# GluonCV SSD Mobilenet training and optimizing using SageMaker Neo

1. [Introduction](#Introduction)
2. [Setup](#Setup)
3. [Data Preparation](#Data-Preparation)
  1. [Download data](#Download-data)
  2. [Convert data into RecordIO](#Convert-data-into-RecordIO)
  3. [Upload data to S3](#Upload-data-to-S3)
4. [Train the model](#Train-the-model)
5. [Compile the trained model using SageMaker Neo](#Compile-the-trained-model-using-SageMaker-Neo)
6. [Deploy the compiled model and request Inferences](#Deploy-the-compiled-model-and-request-Inferences)
7. [Delete the Endpoint](#Delete-the-Endpoint)

## Introduction

This is an end-to-end example of GluonCV SSD model training inside sagemaker notebook and then compile the trained model using SageMaker Neo. In this demo, we will demonstrate how to train a mobilenet model on the [Pascal VOC dataset](http://host.robots.ox.ac.uk/pascal/VOC/) using the Single Shot multibox Detector ([SSD](https://arxiv.org/abs/1512.02325)) algorithm. We will also demonstrate how to optimize this trained model using SageMaker Neo and host it.

***This notebook is for demonstration purpose only. Please fine tune the training parameters based on your own dataset.***

## Setup

Before getting started, make sure to select `Python 3 (Data Science)` kernel. Ensure that `Apache MXNet` and `OpenCV` packages are installed in the kernel which is required to pre-process the dataset.

Next, we need to define a few variables and obtain certain permissions that will be needed later in the example. These are:
* A SageMaker session
* IAM role to  give learning, storage & hosting access to your data
* An S3 bucket, a folder & sub folders that will be used to store data and artifacts

In [None]:
%cd /root/amazon-sagemaker-examples/aws_sagemaker_studio/sagemaker_neo_compilation_jobs/gluoncv_ssd_mobilenet

In [None]:
!pip install mxnet
!apt-get update
!apt-get install -y python3-opencv

Then we need an AWS account role with SageMaker access. This role is used to give SageMaker access to your data in S3. We also create a session.

In [None]:
import sagemaker

sess = sagemaker.Session()
role = sagemaker.get_execution_role()

We then need an S3 bucket that would be used for storing the model artifacts generated after training and compilation, training data and custom code. 

In [None]:
# S3 bucket and folders for saving code and model artifacts.
# Feel free to specify different bucket/folders here if you wish.
bucket = sess.default_bucket() 
folder = 'StudioDemo-ObjectDetection-SSD-MobileNet'
custom_code_sub_folder = folder + '/custom-code'
training_data_sub_folder = folder + '/training-data'
training_output_sub_folder = folder + '/training-output'
compilation_output_sub_folder = folder + '/compilation-output'

To easily visualize the detection outputs we also define the following function.

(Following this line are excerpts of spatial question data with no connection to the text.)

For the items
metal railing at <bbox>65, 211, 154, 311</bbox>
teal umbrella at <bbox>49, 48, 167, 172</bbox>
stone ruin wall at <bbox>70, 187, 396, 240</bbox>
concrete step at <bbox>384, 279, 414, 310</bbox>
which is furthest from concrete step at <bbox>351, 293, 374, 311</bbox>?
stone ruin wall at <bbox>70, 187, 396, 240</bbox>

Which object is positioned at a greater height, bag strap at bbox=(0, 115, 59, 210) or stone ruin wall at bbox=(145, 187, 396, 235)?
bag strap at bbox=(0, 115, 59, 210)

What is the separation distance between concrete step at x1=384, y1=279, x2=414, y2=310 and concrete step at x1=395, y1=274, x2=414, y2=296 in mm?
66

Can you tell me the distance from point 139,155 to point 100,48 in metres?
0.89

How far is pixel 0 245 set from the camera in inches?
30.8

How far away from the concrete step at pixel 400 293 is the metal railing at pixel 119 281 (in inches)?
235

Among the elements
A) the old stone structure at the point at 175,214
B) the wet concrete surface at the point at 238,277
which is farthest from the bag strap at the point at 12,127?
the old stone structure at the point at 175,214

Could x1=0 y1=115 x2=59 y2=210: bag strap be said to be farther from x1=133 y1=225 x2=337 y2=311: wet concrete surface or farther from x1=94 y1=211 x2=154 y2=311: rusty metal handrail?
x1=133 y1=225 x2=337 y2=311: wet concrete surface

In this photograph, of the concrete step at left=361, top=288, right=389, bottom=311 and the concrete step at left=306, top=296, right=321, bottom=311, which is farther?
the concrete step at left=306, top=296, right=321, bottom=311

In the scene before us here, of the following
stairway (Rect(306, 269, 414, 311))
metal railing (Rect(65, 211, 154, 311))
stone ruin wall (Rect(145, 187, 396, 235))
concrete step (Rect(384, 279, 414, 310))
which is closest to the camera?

The function visualizes the high-confidence predictions with bounding box by filtering out low-confidence detections.

In [None]:
%matplotlib inline
def visualize_detection(img_file, dets, classes=[], thresh=0.6):
        """
        visualize detections in one image
        Parameters:
        ----------
        img_file : numpy.array
            image, in bgr format
        dets : numpy.array
            ssd detections, numpy.array([[id, score, x1, y1, x2, y2]...])
            each row is one object
        classes : tuple or list of str
            class names
        thresh : float
            score threshold
        """
        import random
        import matplotlib.pyplot as plt
        import matplotlib.image as mpimg
        from matplotlib.patches import Rectangle

        img=mpimg.imread(img_file)
        plt.imshow(img)
        height = img.shape[0]
        width = img.shape[1]
        colors = dict()
        klasses = dets[0][0]
        scores = dets[1][0]
        bbox = dets[2][0]
        for i in range(len(classes)):
            klass = klasses[i][0]
            score = scores[i][0]
            x0, y0, x1, y1 = bbox[i]
            if score < thresh:
                continue
            cls_id = int(klass)
            if cls_id not in colors:
                colors[cls_id] = (random.random(), random.random(), random.random())
            xmin = int(x0 * width / 512)
            ymin = int(y0 * height / 512)
            xmax = int(x1 * width / 512)
            ymax = int(y1 * height / 512)
            rect = Rectangle((xmin, ymin), xmax - xmin,
                                 ymax - ymin, fill=False,
                                 edgecolor=colors[cls_id],
                                 linewidth=3.5)
            plt.gca().add_patch(rect)
            class_name = str(cls_id)
            if classes and len(classes) > cls_id:
                class_name = classes[cls_id]
            plt.gca().text(xmin, ymin-2,
                            '{:s} {:.3f}'.format(class_name, score),
                            bbox=dict(facecolor=colors[cls_id], alpha=0.5),
                                    fontsize=12, color='white')
        plt.tight_layout(rect=[0, 0, 2, 2])
        plt.show()

In [None]:
# Initializing object categories
object_categories = ['aeroplane', 'bicycle', 'bird', 'boat', 'bottle', 'bus', 'car', 'cat', 
                     'chair', 'cow', 'diningtable', 'dog', 'horse', 'motorbike', 'person', 
                     'pottedplant', 'sheep', 'sofa', 'train', 'tvmonitor']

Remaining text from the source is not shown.